Written problem. Reproduce the entries starting at the first one and ending at the line that contains "1.69 meters", replacing "wet sand" with "damp sand" and leaving everything else unchanged. Give only those lines.

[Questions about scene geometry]
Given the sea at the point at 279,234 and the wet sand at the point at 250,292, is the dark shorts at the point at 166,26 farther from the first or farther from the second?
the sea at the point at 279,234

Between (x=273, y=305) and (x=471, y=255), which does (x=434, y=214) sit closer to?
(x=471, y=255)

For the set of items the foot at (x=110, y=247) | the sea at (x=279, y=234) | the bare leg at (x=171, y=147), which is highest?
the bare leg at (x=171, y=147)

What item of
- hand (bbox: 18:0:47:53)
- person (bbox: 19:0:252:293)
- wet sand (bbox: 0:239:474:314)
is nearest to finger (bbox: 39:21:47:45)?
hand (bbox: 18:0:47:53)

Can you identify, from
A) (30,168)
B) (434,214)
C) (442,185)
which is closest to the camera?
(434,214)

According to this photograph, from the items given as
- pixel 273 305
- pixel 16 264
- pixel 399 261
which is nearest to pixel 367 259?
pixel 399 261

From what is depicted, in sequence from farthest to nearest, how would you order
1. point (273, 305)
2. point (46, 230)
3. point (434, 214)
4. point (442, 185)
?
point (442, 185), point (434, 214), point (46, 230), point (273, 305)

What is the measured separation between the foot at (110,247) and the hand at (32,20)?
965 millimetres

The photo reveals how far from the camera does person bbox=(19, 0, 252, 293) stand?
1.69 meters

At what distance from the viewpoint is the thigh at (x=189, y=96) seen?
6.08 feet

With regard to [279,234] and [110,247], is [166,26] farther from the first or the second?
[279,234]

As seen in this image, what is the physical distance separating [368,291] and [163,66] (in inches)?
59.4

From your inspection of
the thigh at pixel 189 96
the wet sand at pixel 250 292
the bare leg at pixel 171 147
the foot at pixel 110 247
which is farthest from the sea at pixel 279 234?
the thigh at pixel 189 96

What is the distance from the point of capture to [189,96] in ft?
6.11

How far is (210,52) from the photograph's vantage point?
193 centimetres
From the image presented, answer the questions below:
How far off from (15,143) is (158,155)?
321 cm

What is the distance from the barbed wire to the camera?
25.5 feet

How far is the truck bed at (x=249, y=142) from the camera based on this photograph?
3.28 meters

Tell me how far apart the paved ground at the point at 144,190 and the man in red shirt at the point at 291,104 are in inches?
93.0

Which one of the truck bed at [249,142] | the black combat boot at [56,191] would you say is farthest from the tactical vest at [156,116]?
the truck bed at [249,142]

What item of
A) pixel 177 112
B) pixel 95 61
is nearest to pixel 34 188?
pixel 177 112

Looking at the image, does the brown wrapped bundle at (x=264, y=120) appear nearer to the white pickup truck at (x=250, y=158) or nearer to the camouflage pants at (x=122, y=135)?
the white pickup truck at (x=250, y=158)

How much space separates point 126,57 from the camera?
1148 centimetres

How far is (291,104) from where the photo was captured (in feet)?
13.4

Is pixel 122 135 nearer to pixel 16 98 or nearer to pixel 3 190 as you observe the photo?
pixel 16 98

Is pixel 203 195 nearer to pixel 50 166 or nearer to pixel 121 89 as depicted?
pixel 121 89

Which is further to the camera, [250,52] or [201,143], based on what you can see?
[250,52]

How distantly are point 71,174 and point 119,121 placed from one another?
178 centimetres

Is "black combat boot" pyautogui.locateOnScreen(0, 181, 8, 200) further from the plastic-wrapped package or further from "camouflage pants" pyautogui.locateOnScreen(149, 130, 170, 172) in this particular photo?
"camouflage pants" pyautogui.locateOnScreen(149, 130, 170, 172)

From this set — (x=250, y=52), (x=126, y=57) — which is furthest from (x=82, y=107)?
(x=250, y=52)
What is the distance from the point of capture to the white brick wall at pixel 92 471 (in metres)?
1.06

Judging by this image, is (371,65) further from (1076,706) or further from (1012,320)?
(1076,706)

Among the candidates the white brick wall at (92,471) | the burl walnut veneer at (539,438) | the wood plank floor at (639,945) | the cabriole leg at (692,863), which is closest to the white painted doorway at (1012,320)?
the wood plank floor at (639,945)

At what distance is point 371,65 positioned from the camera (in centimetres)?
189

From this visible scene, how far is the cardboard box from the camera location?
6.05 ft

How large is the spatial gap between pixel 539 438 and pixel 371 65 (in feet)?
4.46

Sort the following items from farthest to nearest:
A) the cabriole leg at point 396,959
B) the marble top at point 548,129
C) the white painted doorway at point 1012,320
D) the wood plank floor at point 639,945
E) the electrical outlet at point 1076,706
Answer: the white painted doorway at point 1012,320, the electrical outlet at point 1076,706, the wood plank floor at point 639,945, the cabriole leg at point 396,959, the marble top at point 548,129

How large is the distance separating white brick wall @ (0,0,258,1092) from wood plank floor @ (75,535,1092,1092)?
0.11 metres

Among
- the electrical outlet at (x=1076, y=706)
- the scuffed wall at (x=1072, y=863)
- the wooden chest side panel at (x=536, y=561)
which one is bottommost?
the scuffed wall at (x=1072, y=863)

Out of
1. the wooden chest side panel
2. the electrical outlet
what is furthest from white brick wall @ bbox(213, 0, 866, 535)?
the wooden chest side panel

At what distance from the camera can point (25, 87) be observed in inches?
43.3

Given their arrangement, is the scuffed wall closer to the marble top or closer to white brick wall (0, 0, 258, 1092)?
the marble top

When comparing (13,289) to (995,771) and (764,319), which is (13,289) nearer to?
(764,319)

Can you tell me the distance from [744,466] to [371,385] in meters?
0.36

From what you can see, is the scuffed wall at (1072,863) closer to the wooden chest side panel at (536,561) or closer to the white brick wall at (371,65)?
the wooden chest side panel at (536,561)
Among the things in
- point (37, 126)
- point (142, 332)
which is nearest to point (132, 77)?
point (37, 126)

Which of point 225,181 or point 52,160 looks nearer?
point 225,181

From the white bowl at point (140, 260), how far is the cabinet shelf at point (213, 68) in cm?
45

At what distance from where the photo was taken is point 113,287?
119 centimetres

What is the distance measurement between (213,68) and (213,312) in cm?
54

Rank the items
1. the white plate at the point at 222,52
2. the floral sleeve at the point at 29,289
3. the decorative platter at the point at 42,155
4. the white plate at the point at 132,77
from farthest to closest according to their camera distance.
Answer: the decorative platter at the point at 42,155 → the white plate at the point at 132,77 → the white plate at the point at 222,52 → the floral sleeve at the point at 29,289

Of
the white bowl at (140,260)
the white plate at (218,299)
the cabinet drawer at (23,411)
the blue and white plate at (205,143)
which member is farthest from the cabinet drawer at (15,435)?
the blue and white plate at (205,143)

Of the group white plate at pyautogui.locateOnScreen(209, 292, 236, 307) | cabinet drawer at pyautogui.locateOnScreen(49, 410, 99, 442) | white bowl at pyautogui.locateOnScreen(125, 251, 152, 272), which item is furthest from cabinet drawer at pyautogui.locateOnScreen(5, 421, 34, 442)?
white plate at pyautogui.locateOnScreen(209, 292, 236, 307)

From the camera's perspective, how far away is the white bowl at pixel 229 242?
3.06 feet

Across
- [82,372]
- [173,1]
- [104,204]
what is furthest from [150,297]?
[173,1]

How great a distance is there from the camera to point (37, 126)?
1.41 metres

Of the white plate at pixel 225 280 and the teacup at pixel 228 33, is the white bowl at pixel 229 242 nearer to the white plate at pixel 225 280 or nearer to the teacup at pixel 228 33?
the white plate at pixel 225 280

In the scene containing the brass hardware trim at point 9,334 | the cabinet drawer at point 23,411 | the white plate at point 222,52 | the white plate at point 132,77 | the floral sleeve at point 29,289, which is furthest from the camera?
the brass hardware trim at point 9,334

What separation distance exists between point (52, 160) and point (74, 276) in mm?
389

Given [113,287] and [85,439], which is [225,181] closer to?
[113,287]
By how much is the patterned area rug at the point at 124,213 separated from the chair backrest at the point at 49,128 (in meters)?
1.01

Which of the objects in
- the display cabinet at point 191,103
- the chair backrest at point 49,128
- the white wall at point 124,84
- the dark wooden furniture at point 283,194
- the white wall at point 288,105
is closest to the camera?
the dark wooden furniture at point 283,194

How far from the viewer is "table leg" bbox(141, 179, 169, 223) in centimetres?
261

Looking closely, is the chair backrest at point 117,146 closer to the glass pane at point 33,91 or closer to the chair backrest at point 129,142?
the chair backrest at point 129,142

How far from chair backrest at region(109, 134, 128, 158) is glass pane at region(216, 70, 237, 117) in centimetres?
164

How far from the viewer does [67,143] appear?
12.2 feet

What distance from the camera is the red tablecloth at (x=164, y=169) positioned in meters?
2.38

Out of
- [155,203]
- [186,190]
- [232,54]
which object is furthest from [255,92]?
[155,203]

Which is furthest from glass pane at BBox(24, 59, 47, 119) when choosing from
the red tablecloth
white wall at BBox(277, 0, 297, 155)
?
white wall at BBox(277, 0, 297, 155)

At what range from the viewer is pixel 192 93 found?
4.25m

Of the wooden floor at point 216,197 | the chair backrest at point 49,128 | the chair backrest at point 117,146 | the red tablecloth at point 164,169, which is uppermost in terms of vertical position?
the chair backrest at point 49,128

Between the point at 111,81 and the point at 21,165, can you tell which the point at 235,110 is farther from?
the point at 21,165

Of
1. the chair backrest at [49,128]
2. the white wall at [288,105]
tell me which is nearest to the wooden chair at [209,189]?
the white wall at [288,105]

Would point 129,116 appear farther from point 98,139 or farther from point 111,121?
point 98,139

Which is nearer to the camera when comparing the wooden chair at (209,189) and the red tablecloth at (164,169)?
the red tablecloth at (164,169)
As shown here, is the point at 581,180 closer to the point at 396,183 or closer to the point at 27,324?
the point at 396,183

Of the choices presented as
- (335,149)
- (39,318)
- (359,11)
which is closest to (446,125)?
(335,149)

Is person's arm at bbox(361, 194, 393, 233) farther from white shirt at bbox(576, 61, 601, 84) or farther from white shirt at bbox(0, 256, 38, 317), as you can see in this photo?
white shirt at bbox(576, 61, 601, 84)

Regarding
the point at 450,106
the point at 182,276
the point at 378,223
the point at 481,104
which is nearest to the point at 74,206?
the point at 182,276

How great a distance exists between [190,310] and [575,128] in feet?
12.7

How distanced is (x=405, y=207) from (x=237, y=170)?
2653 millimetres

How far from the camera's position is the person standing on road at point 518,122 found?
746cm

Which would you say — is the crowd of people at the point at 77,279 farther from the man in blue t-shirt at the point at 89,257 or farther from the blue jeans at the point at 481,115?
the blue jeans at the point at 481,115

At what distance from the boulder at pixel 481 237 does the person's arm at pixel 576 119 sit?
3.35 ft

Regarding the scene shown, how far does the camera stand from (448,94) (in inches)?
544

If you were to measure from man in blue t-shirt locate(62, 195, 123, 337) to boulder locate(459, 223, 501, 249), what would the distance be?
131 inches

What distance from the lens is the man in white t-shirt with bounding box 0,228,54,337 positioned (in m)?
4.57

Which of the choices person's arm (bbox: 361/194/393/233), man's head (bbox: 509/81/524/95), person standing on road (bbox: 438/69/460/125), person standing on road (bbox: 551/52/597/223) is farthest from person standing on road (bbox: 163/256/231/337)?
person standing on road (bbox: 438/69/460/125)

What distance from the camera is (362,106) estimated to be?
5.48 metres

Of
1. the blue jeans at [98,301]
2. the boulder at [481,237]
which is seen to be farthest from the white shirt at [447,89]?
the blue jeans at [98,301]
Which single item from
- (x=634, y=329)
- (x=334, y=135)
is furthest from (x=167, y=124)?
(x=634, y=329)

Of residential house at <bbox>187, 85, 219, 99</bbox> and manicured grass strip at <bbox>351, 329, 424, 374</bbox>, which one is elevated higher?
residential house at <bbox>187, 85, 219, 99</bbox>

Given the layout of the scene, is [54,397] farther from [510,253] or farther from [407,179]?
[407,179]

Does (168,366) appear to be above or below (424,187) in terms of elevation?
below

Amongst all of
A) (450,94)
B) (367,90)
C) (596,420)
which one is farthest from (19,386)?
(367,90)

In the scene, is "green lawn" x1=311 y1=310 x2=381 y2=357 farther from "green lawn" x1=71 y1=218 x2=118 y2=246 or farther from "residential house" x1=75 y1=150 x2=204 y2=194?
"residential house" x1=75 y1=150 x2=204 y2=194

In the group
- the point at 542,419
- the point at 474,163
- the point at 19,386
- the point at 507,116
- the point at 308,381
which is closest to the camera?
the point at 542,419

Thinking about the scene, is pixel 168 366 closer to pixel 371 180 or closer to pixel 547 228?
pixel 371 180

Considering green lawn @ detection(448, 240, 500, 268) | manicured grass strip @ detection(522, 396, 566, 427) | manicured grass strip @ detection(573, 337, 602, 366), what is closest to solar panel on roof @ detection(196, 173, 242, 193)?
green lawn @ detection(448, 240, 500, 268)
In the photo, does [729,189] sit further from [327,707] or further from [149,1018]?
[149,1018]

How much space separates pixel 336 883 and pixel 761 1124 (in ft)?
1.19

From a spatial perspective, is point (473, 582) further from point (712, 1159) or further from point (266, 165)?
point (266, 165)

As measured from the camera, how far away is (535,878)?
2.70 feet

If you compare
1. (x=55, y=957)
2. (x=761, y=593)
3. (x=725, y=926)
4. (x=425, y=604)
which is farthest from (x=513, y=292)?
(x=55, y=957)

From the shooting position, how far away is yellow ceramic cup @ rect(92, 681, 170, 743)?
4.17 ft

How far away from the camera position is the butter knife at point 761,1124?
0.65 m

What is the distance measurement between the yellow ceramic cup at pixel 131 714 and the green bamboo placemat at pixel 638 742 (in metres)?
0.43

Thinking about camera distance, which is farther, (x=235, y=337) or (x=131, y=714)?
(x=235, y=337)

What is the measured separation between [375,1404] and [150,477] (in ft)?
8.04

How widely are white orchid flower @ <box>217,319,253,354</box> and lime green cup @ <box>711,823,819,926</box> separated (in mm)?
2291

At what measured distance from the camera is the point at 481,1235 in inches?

Solution for this problem.
Given the sea at the point at 279,234 and the damp sand at the point at 250,292, is the dark shorts at the point at 166,26 farther from the first or farther from the second?
the sea at the point at 279,234

Between (x=273, y=305) and (x=471, y=255), which does (x=434, y=214) sit closer to?
(x=471, y=255)

For the set of items the foot at (x=110, y=247) | the sea at (x=279, y=234) | the bare leg at (x=171, y=147), which is highest?
the bare leg at (x=171, y=147)

What item of
- hand (bbox: 18:0:47:53)
- person (bbox: 19:0:252:293)
- damp sand (bbox: 0:239:474:314)
is nearest to finger (bbox: 39:21:47:45)?
hand (bbox: 18:0:47:53)

Can you identify, from
A) (30,168)
B) (434,214)
C) (442,185)
which is closest to the camera?
(434,214)

According to this photograph, from the items given as
- pixel 273 305
- pixel 16 264
- pixel 399 261
which is nearest to pixel 367 259?
pixel 399 261

From what is depicted, in sequence from farthest to nearest, how would you order
1. point (273, 305)
2. point (46, 230)
3. point (434, 214)
4. point (442, 185)
?
point (442, 185), point (434, 214), point (46, 230), point (273, 305)

What is the measured separation between the foot at (110,247) and the hand at (32,20)?
965 millimetres

The photo reveals how far from the camera does person bbox=(19, 0, 252, 293) stand?
1.69 meters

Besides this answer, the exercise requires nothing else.